Keynote 5: A Self-replenishing Adaptive Test
Wim van der Linden(Pacific Metrics)
Items in the operational pool for an adaptive test have a restricted life span. Ideally, we should be able to replace them periodically, using the response data immediately both to calibrate the new items and score the examinees. In my presentation, I will show how a fully Bayesian approach to calibration, item selection, and examinee scoring statistics can be exploited to realize the ideal.
Bio: Wim J van der Linden is Distinghuished Sicentist and Director of Reseach Innovation, Pacific Metrics Corporation, Monterey, CA, and Professor Emeritus of Measurement and Data Analysis, University of Twente. He received his PhD in psychometrics from the University of Amsterdam. His research interests include test theory, computerized adaptive testing, optimal test assembly, test equating, modeling response times on test items, as well as decision theory and its application to problems of educational decision making. He is the author of Linear Models for Optimal Test Design published by Springer in 2005 and the editor of a new three-volume Handbook of Item Response Theory: Models, Statistical Tools, and Applications to be published by Chapman & Hall/CRC in 2015. He is also a co-editor of Computerized Adaptive Testing: Theory and Applications (Boston: Kluwer, 2000; with C. A. W. Glas), and its sequel Elements of Adaptive Testing (New York Springer, 2010; with C. A. W. Glas). Wim van der Linden has served on the editorial boards of nearly all major test-theory journals and is co-editor for the Chapman & Hal//CRC Series on Statistics for Social and Behavioral Sciences. He is also a former President of both the National Council on Measurement in Education (NCME) and the Psychometric Society, Fellow of the Center for Advanced Study in the Behavioral Sciences, Stanford, CA, was awarded an Honorary Doctorate from Umea University in Sweden in 2008, and is a recipient of the ATP and NCME Career Achievement Awards for his work on educational measurement.

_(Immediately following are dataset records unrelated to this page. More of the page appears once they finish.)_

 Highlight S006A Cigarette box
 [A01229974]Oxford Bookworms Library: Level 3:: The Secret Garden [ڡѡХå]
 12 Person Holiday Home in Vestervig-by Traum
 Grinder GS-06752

Keynote 6: CAT and Optimal design for Rasch Poisson Counts Models
Heinz Holling, University of Münster
Keynote 7: Learning Parameters in Learning Environoments: Trials and Tribulations
Kevin Wilson, Knewton
Calibration of items for adaptive testing is a very well-studied problem, and frequently the solution involves carefully curating the populations exposed to particular items. However, in an adaptive learning environment, students are exposed to items based on their current goals and needs. Thus, in adaptive learning environments, response patterns of students are necessarily biased in ways that can typically be avoided in assessment contexts. In this talk, we discuss several variations on item response theory and response patterns observed in data from Knewton’s adaptive learning platform, and we connect the pitfalls they highlight to corner cases of these models that practitioners should be aware of.

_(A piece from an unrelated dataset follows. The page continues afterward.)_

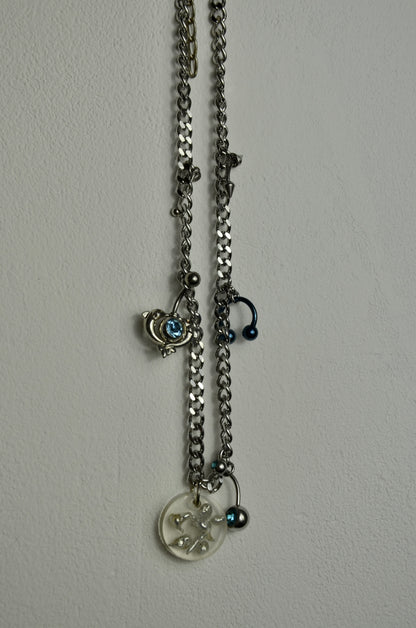 Collier Carla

Bio: Kevin studied mathematics at the University of Michigan, where he re-implemented the computer science department's autograding technology and studied parallel SAT solving. During this time, he also obtained several cryptography-related patents. He went on to get his Ph.D. at Princeton University where he worked with Manjul Bhargava and focused on the connections between representation theory, commutative algebra, and number theory. Kevin continues collaborating with number theorists, being especially interested in the security of certain cryptographic schemes and in random families of representations. He joined Knewton in 2012 and specializes in the proficiency models underlying Knewton’s recommendation system.